■ **WHAT THIS EXERCISE ASKS**
1: Name every example of authoritarianism given in the passage on moral objectivism and authoritarianism below.
2: Resume the passage on moral objectivism and authoritarianism below, picking up after its last sentence.

■ **TEXT TO READ**
━━━━━━━━━━━━━━━━━━━━━━━━━━━━━━
Does moral objectivism result in authoritarianism?


Moral objectivism is the view that (1) there are true statements about what we morally ought to do and (2) those statements are true independent of whatever we might think or whatever our cultures might say (in this sense, moral statements are said to be objectively true or false). Authoritarianism is the following of dictates, provided by some authority, often to the subjugation and oppression of historically disenfranchised or marginalized groups. For example, in part, the authoritarianism of Nazi era Germany resulted in the holocaust. As another example, we can think of conservatives who maintain power over women by seeking to control women’s bodies and sexualities or charismatic religious leaders who gain power over their followers and lead them to violence (e.g. Jonestown, ISIS, etc).
━━━━━━━━━━━━━━━━━━━━━━━━━━━━━━
■ **PROVIDED MATERIAL**
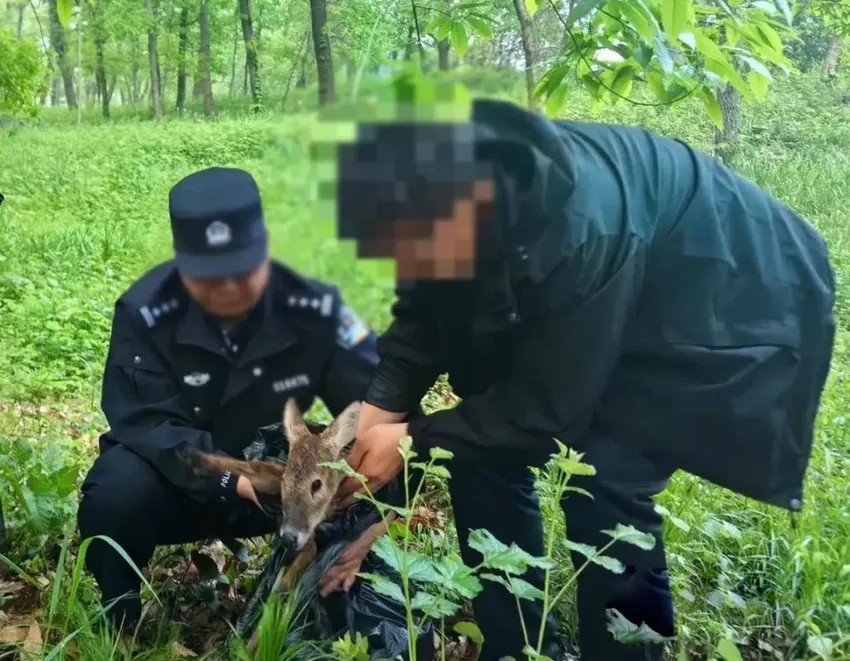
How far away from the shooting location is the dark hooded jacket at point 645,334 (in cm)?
━━━━━━━━━━━━━━━━━━━━━━━━━━━━━━
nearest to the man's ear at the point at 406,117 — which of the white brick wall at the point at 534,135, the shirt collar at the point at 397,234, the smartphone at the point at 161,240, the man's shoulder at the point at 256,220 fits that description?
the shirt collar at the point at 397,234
━━━━━━━━━━━━━━━━━━━━━━━━━━━━━━
■ **OUTPUTS BY TASK**
1:
- The authoritarianism of Nazi era Germany, which in part resulted in the holocaust
- Conservatives who maintain power over women by seeking to control women's bodies and sexualities
- Charismatic religious leaders who gain power over their followers and lead them to violence (e.g. Jonestown, ISIS)

2:
One commonly expressed worry about moral objectivism is that moral objectivism justifies marginalization and violence performed on other groups. If the nazis can claim the holocaust was objectively right, they can dismiss the views of others as fundamentally mistaken and blind to reality. In a contemporary example, we often hear from today’s conservative Christians that objective moral absolutes have been provided to us from God, according to which LGTBQ+ folks are an abomination and that the autonomy of women ought to be suppressed in order to save babies from abortions. (Alternatively, if you oppose LGTBQ+ individuals or abortion, imagine instead dogmatists you oppose who claim to have access to absolute moral truth.) Hasn’t the claim to know objective moral truths led to imperialism, marginalization, the dismissal of dissent, and the legitimization of the status quo? Aren’t all of these behaviors that one should avoid?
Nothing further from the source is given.